◆ **Work required**
Please write out the listing again, starting at the line that contains "Apartamento com 1" and ending at the line that contains "Aero Modeller april 1958 -magazine", with "Studio" swapped for "Reference" and every other part left unchanged.

◆ **Records**
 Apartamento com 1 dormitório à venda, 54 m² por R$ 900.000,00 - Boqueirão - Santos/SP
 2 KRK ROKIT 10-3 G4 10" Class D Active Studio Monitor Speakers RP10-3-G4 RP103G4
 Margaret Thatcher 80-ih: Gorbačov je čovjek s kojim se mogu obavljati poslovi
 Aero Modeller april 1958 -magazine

* * *

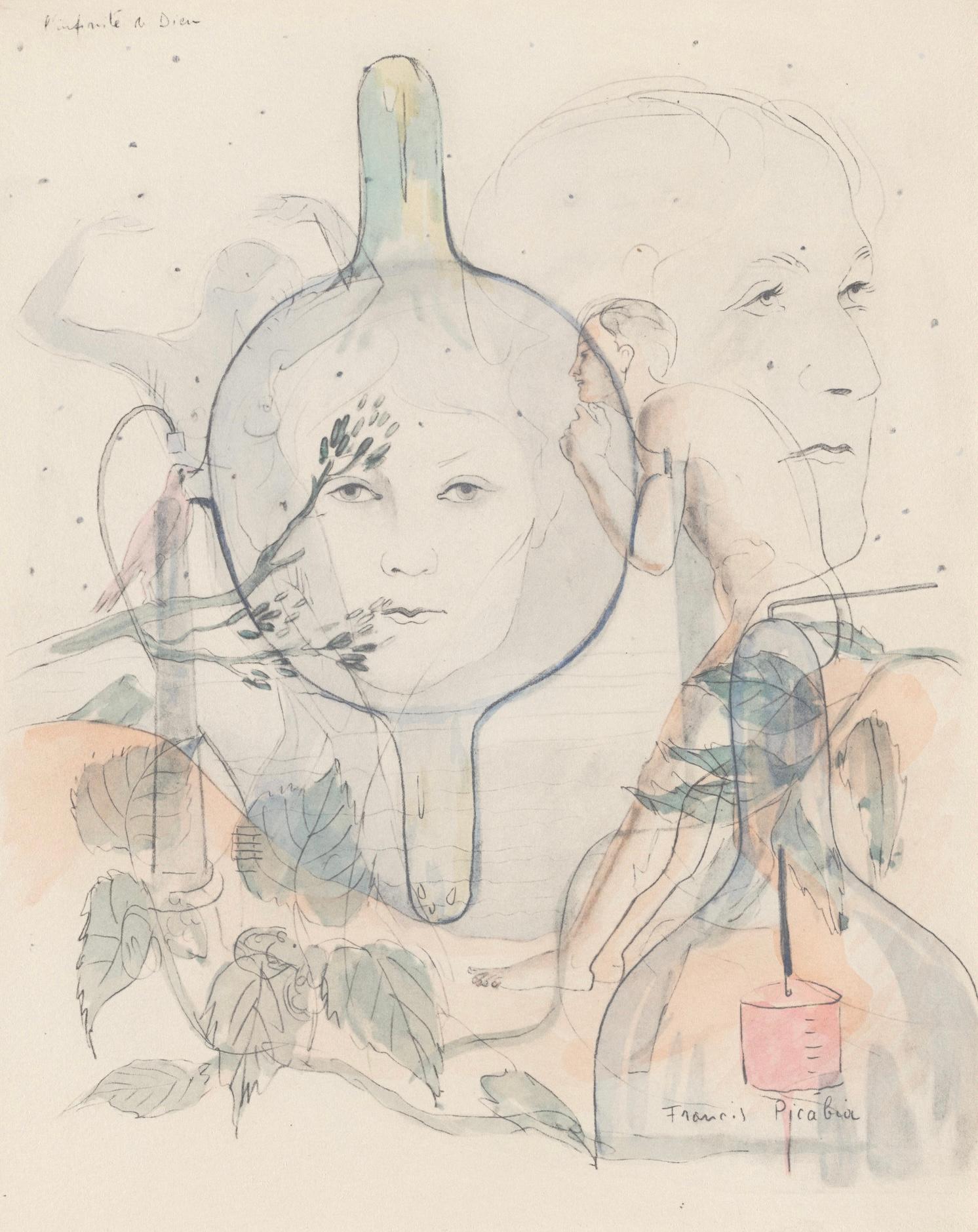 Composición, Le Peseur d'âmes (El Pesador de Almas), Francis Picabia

◆ **Response to the task**
 Apartamento com 1 dormitório à venda, 54 m² por R$ 900.000,00 - Boqueirão - Santos/SP
 2 KRK ROKIT 10-3 G4 10" Class D Active Reference Monitor Speakers RP10-3-G4 RP103G4
 Margaret Thatcher 80-ih: Gorbačov je čovjek s kojim se mogu obavljati poslovi
 Aero Modeller april 1958 -magazine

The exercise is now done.